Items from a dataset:
^^^^^^^^^^^^^^^^
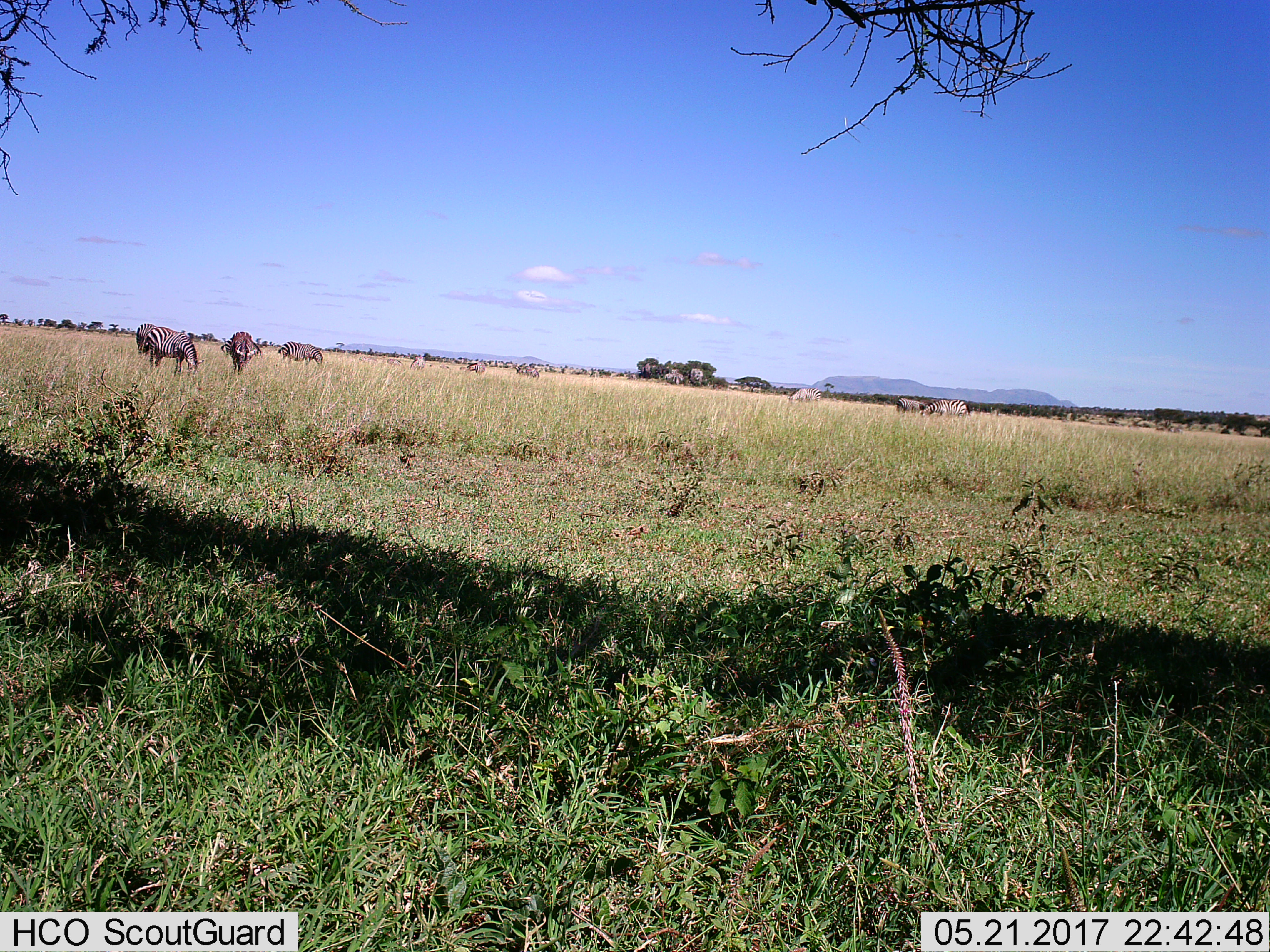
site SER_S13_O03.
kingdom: Animalia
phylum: Chordata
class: Mammalia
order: Perissodactyla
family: Equidae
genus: Equus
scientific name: Equus quagga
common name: plains zebra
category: zebraplains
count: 10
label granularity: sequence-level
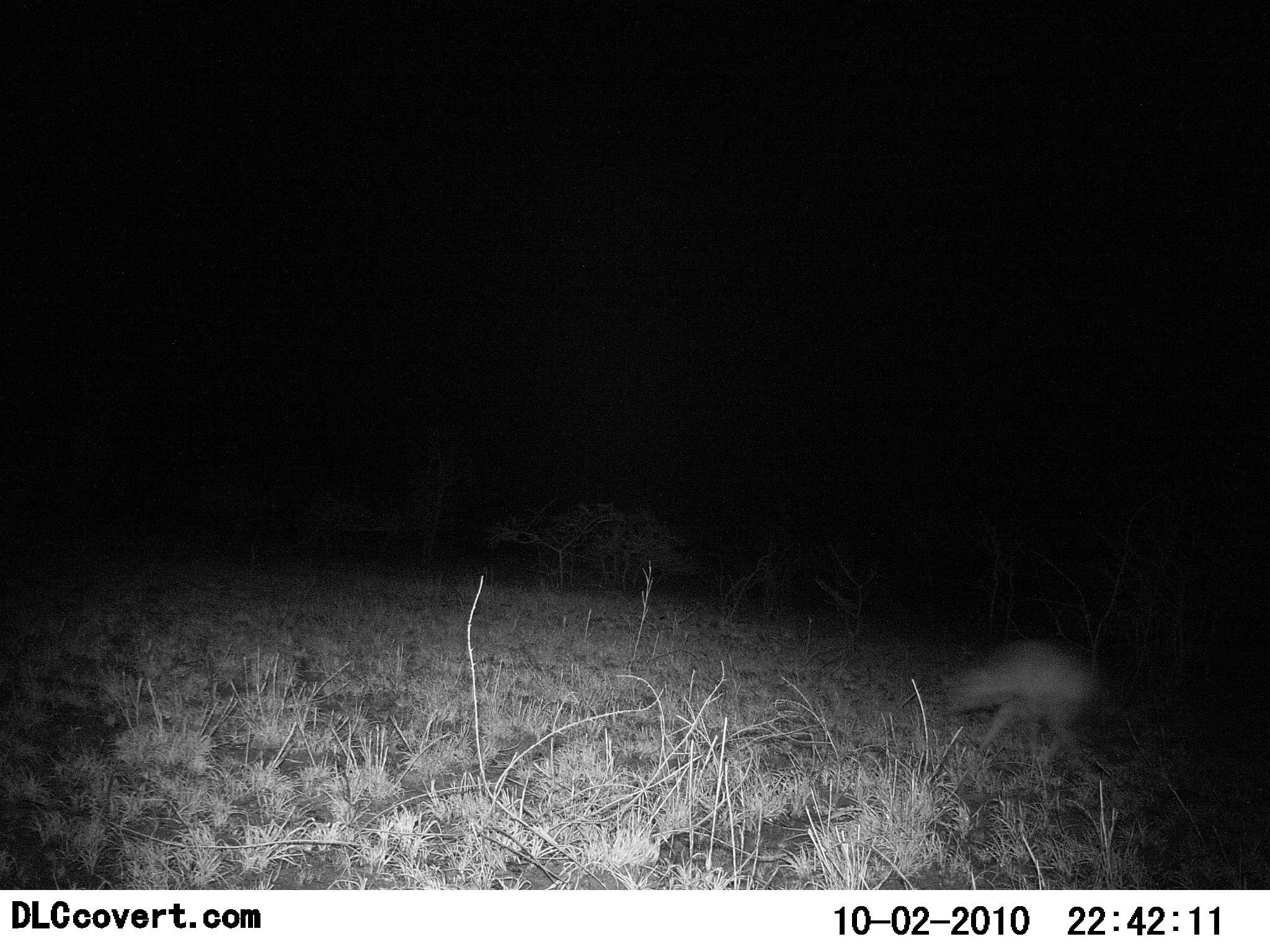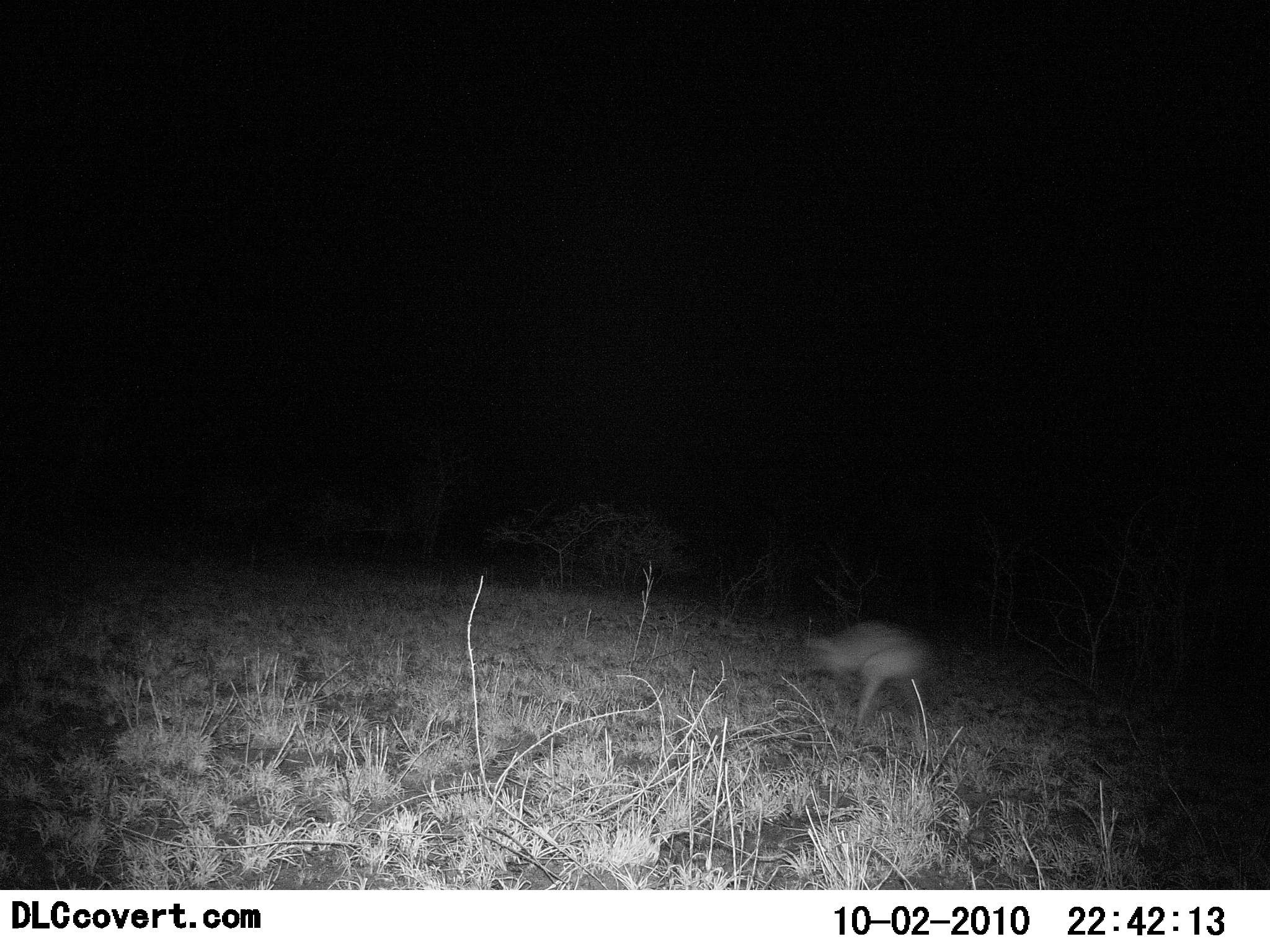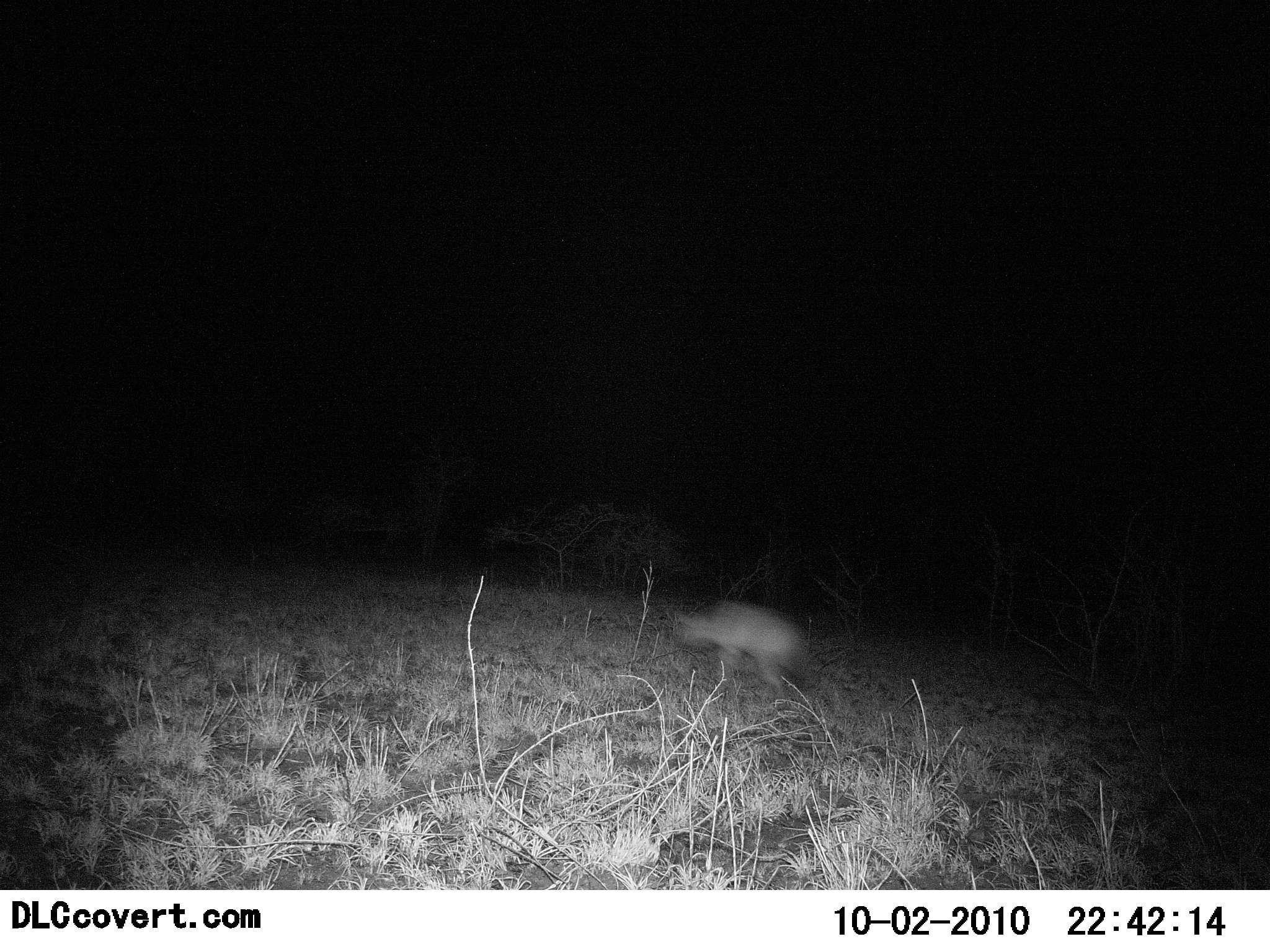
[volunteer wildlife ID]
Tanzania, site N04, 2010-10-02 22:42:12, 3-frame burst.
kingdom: Animalia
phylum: Chordata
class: Aves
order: Otidiformes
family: Otididae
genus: Ardeotis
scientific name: Ardeotis kori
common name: kori bustard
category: koribustard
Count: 1.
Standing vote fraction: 0%.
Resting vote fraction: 0%.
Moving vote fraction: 100%.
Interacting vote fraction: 0%.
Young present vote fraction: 0%.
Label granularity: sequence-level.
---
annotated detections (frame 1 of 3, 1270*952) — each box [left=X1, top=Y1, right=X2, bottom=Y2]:
animal: [left=939, top=637, right=1096, bottom=773]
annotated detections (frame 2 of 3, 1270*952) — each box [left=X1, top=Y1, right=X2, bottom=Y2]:
animal: [left=807, top=622, right=934, bottom=734]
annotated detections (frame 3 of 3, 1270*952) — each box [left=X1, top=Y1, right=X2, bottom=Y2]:
animal: [left=674, top=599, right=810, bottom=703]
^^^^^^^^^^^^^^^^
PROBLEM STATEMENT:
Once the pictures are set aside, reproduce the records in full and exactly.

RESPONSE AREA:
site SER_S13_O03.
kingdom: Animalia
phylum: Chordata
class: Mammalia
order: Perissodactyla
family: Equidae
genus: Equus
scientific name: Equus quagga
common name: plains zebra
category: zebraplains
count: 10
label granularity: sequence-level
[volunteer wildlife ID]
Tanzania, site N04, 2010-10-02 22:42:12, 3-frame burst.
kingdom: Animalia
phylum: Chordata
class: Aves
order: Otidiformes
family: Otididae
genus: Ardeotis
scientific name: Ardeotis kori
common name: kori bustard
category: koribustard
Count: 1.
Standing vote fraction: 0%.
Resting vote fraction: 0%.
Moving vote fraction: 100%.
Interacting vote fraction: 0%.
Young present vote fraction: 0%.
Label granularity: sequence-level.
---
annotated detections (frame 1 of 3, 1270*952) — each box [left=X1, top=Y1, right=X2, bottom=Y2]:
animal: [left=939, top=637, right=1096, bottom=773]
annotated detections (frame 2 of 3, 1270*952) — each box [left=X1, top=Y1, right=X2, bottom=Y2]:
animal: [left=807, top=622, right=934, bottom=734]
annotated detections (frame 3 of 3, 1270*952) — each box [left=X1, top=Y1, right=X2, bottom=Y2]:
animal: [left=674, top=599, right=810, bottom=703]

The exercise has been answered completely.